Selected passage:
* * * * * * * * *
The objective of this report is to critically evaluate and analyze the strategic approaches in the operation of a financial institution of our choice. The chosen institution of study is BNP Paribas. This report will include a PESTEL analysis, an evaluation of the Singapore environment examining the political, economical, social-cultural, technological, environmental and legislative aspects of the environment and an application of the theory to BNP Paribas. In addition, we will look at the organization’s products, target market, strategies and critical changes, the application of Porter’s five forces model, and conduct a SWOT analysis looking at the strengths, weaknesses, opportunities and threats presented to the organization. This will be followed by a STP analysis, looking at the segmentation, targeting and positioning of the organization, as well as a financial statements analysis and recommendations for future development strategies for the organization.

Introduction of the Company

BNP Paribas has been at the forefront of the banking sector with a 10 year history and deep-rooted traditions in innovation banking which has led them to the success they are today. They have earned the title of being France’s premier bank and are known for their strong market positions and robust risk management. They have risen to become a global leader in the provision of financial services and its brand is the company’s major asset, ranking 6th most valuable banking brand according to Brand Finance’s 2010 rankings (Brand Finance, 2010[i]). This ranking is largely due to the Group’s financial strength and part due to its success brought about by Michel Pébereau former CEO who led BNP to merger opportunities that transitioned the company (S&P, 2010[ii]).

With such noted growth and success, the company truly lives up to its motto ‘ the bank for a changing world’, incessantly evolving and adapting successfully to the ever-changing environment, seizing opportunities that come along with a strong focus on achieving its goals, carefully planning and managing its business activities and ensuring effective cost-cutting measures.

Nature of the business

BNP Paribas is a universal bank providing a diverse range of banking services predominantly offering and specialising in three core business areas: corporate and investment banking services, investment solutions services and retail banking which includes services for personal finances and equipment solutions. Its financial services are offered to a variety of customers both individuals, corporate businesses and other financial institutions (BNP Paribas, 2010[iii]).

Present situation

On 23rd July 2010, Fortune Magazine had presented its annual global rankings of America’s largest corporations. Achieving a modest improvement from 2009, BNP Paribas placed 18th in this year’s rankings and 7th largest Banking Corporation in the banking sector based on revenues and sales (CNN, 2010[iv]). Such positive results achieved by the Group can be attributed to its strong Board of Directors who possesses the skills, leadership, performance and experience required to lead the way into the future. BNP Paribas’ success also stems from the effectiveness of their diversified and integrated business model and their committed focus on investment strategy and innovation.

Mission

BNP Paribas’s mission is to achieve its goal to become ‘ the bank for a changing world’. In order to achieve this, they plan to provide diversity, creativity and efficiency that generate performance gains and to value differences among people in various countries. Respecting and promoting differences among employees are major assets when it comes to ‘ the bank for a changing world’ (BNP Paribas, 2010[v]). See Appendix 1 for its core values.
* * * * * * * * *
Listed records:
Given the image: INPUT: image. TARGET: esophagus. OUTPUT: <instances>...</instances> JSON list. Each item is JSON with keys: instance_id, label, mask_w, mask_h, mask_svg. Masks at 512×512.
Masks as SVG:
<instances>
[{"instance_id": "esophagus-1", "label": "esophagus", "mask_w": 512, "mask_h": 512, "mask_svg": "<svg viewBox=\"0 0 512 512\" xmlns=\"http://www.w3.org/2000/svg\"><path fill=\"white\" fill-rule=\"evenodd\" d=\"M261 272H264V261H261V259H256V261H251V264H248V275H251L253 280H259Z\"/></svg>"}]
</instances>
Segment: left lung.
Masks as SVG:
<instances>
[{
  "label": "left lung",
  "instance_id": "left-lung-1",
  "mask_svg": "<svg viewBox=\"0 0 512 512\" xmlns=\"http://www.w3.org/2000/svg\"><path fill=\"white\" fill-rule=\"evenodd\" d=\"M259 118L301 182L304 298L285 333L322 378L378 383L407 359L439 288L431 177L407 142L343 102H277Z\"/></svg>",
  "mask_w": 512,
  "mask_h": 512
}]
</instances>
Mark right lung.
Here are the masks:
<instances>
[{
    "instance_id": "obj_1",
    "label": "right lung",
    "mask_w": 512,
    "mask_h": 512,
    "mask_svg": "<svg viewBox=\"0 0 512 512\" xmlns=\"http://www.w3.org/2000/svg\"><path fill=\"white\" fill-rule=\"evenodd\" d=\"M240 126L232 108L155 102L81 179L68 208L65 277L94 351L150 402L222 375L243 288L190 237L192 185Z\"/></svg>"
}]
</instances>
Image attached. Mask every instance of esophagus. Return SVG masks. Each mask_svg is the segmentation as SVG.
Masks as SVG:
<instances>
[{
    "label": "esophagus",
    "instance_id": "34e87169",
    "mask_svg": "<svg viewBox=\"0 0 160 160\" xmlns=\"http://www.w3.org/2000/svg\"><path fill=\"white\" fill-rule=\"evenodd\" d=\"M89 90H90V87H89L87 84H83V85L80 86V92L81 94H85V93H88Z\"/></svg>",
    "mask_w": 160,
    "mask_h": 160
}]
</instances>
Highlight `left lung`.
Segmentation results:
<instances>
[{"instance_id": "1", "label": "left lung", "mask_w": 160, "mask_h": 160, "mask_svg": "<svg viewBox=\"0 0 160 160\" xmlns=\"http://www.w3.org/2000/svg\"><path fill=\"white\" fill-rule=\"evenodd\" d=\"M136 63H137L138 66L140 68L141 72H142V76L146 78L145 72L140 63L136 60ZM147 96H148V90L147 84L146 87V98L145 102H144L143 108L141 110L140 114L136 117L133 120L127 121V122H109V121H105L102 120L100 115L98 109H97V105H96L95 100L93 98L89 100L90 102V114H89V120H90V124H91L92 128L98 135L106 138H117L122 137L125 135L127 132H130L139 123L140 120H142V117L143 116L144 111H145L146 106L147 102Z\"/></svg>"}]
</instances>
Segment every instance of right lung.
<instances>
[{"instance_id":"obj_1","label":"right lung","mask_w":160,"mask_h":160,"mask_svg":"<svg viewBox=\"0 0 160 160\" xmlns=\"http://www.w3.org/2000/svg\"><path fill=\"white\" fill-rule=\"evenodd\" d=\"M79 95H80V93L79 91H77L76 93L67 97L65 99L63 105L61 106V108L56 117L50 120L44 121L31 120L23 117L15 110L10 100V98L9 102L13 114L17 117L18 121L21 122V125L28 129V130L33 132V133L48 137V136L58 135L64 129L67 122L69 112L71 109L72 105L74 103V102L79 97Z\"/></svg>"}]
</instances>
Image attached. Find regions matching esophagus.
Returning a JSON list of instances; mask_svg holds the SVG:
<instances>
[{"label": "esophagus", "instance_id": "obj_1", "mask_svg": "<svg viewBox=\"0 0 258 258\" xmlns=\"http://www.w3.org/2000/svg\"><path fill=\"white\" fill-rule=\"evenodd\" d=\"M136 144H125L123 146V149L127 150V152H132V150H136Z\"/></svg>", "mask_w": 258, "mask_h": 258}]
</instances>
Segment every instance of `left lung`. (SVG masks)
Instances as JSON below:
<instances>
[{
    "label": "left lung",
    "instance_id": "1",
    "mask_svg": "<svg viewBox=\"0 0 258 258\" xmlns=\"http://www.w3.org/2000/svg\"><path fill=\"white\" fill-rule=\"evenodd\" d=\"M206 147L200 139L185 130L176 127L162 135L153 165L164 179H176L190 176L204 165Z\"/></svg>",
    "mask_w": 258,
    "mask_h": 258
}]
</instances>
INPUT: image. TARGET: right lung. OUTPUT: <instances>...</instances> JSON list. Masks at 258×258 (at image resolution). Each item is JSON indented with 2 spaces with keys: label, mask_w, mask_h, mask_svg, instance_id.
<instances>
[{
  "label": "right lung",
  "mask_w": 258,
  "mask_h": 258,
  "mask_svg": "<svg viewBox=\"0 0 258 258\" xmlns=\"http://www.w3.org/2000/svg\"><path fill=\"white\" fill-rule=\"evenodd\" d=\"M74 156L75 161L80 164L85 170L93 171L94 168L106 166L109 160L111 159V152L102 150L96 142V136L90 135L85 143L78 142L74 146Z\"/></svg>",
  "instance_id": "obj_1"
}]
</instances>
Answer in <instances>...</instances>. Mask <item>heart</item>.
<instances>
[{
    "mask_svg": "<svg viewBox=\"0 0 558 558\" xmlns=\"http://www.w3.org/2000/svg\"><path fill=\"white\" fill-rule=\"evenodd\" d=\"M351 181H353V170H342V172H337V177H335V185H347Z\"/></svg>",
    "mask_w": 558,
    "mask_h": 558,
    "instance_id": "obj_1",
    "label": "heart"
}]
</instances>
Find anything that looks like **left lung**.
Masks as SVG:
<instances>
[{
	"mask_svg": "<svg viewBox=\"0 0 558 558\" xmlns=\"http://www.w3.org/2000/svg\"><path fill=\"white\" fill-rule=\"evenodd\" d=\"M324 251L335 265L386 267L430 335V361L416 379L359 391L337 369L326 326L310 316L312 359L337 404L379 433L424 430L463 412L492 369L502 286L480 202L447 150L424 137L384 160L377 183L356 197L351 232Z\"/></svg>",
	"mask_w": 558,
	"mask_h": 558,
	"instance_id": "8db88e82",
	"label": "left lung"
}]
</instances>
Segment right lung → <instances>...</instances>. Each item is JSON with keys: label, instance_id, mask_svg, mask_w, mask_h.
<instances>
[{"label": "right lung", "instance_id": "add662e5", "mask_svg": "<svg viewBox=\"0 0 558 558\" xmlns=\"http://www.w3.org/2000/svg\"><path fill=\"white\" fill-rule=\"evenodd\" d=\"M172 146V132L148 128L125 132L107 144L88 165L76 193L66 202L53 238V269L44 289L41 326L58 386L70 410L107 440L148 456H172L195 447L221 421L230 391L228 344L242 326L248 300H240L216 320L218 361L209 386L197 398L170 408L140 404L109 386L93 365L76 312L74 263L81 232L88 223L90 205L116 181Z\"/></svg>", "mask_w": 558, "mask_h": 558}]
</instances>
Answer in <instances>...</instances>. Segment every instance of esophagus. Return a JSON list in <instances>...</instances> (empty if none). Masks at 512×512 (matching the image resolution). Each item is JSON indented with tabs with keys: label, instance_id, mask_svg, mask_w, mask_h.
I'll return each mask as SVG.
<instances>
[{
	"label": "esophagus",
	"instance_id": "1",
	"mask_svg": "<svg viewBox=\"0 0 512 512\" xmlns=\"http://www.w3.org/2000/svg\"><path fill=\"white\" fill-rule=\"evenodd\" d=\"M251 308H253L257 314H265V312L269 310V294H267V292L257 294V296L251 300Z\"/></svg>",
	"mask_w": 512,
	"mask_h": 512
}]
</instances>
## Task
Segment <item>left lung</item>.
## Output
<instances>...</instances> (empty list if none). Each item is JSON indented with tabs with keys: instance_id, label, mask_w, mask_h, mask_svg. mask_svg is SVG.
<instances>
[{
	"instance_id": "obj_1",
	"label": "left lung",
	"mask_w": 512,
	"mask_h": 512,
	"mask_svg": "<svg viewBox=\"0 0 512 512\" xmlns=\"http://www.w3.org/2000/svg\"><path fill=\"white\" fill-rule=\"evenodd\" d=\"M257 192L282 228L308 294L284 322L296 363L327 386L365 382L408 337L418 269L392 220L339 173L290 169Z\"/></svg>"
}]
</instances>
* * * * * * * * *
What to work on: From the BNP Paribas report, copy everything from "Introduction of the" down to "company (S&P, 2010[ii]).".

Exercise result:
Introduction of the Company

BNP Paribas has been at the forefront of the banking sector with a 10 year history and deep-rooted traditions in innovation banking which has led them to the success they are today. They have earned the title of being France’s premier bank and are known for their strong market positions and robust risk management. They have risen to become a global leader in the provision of financial services and its brand is the company’s major asset, ranking 6th most valuable banking brand according to Brand Finance’s 2010 rankings (Brand Finance, 2010[i]). This ranking is largely due to the Group’s financial strength and part due to its success brought about by Michel Pébereau former CEO who led BNP to merger opportunities that transitioned the company (S&P, 2010[ii]).